Dans le cadre du séminaire "Quels contenus pour une école démocratique ?" organisé par le GRDS (Groupe de Recherche sur la Démocratisation Scolaire) en partenariat avec la Fondation Gabriel Péri, la prochaine séance sera consacrée à un premier examen de l’impact de la réforme du collège, au premier chef de la mise en place des EPI ("enseignements pratiques interdisciplinaires"), sur la transmission des savoirs, le mardi 29 novembre 2016. Elle se tiendra au SNEP, 76 rue des Rondeaux, Paris 20ème (métro Gambetta), de 18h30 à 21h.

Plusieurs enseignants de collège animeront cette séance en faisant part de l’état des lieux dans leur établissement et de leurs réflexions sur le fond.

Nous publions ci-dessous les premières observations de deux d’entre eux, qui enseignent dans des quartiers populaires, le premier professeur d’histoire à Trappes, le second dans un collège de l’ouest.

Nicolas Kaczmarek

"La réforme du collège nous a été présentée comme la réponse aux deux maux expliquant l’échec d’une partie des élèves français :

- l’ennui des élèves face à un enseignement disciplinaire qui ne fait pas sens pour eux et ne suscite pas leur motivation ;

- l’incapacité de l’école à transmettre les méthodes qui sont attendues des élèves pour réussir leur parcours scolaire.

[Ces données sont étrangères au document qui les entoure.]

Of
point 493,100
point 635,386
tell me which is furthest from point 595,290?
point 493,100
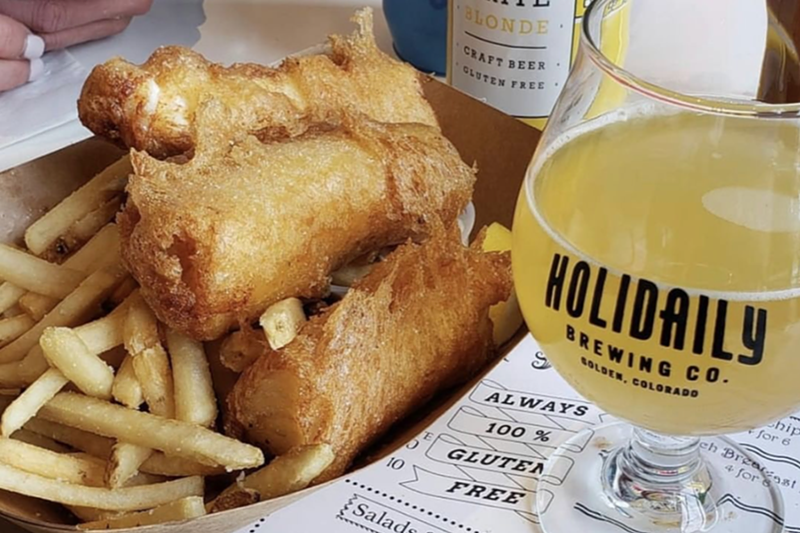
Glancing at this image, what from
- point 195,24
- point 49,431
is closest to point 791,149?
point 49,431

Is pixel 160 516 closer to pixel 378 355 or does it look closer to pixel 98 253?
pixel 378 355

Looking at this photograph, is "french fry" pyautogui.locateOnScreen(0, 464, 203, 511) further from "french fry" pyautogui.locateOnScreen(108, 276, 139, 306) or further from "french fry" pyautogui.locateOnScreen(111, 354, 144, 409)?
"french fry" pyautogui.locateOnScreen(108, 276, 139, 306)

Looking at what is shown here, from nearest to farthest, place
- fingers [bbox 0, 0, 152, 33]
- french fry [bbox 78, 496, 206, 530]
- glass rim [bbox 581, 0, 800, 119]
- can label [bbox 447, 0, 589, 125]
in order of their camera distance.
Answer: glass rim [bbox 581, 0, 800, 119] < french fry [bbox 78, 496, 206, 530] < can label [bbox 447, 0, 589, 125] < fingers [bbox 0, 0, 152, 33]

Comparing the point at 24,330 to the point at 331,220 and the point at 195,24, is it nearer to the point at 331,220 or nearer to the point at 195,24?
the point at 331,220

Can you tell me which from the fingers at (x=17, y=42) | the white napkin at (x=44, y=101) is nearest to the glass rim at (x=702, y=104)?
the white napkin at (x=44, y=101)

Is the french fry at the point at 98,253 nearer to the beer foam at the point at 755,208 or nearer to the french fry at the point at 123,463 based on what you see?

Ce sont les disciplines qui sont accusées de provoquer l’ennui et donc l’échec. Leur remise en cause est générale car elles doivent désormais être au service d’un ensemble d’enseignements transversaux comme le livret de compétences, le parcours citoyen, le parcours culturel, le parcours avenir...

La réponse proposée par la réforme du collège tient en deux aspects :

- introduire des enseignements pratiques (ils doivent aboutir à quelquechose de concret et pas à simplement à l’assimilation de savoirs) et interdisciplinaires (un objet d’étude pris sous l’angle de deux disciplines) ;

- concentrer sur une ou deux heures de cours en classe entière sur le temps d’enseignement d’un ou deux collègues, un accompagnement personnalisé qui vise à transmettre des méthodes de travail transversales.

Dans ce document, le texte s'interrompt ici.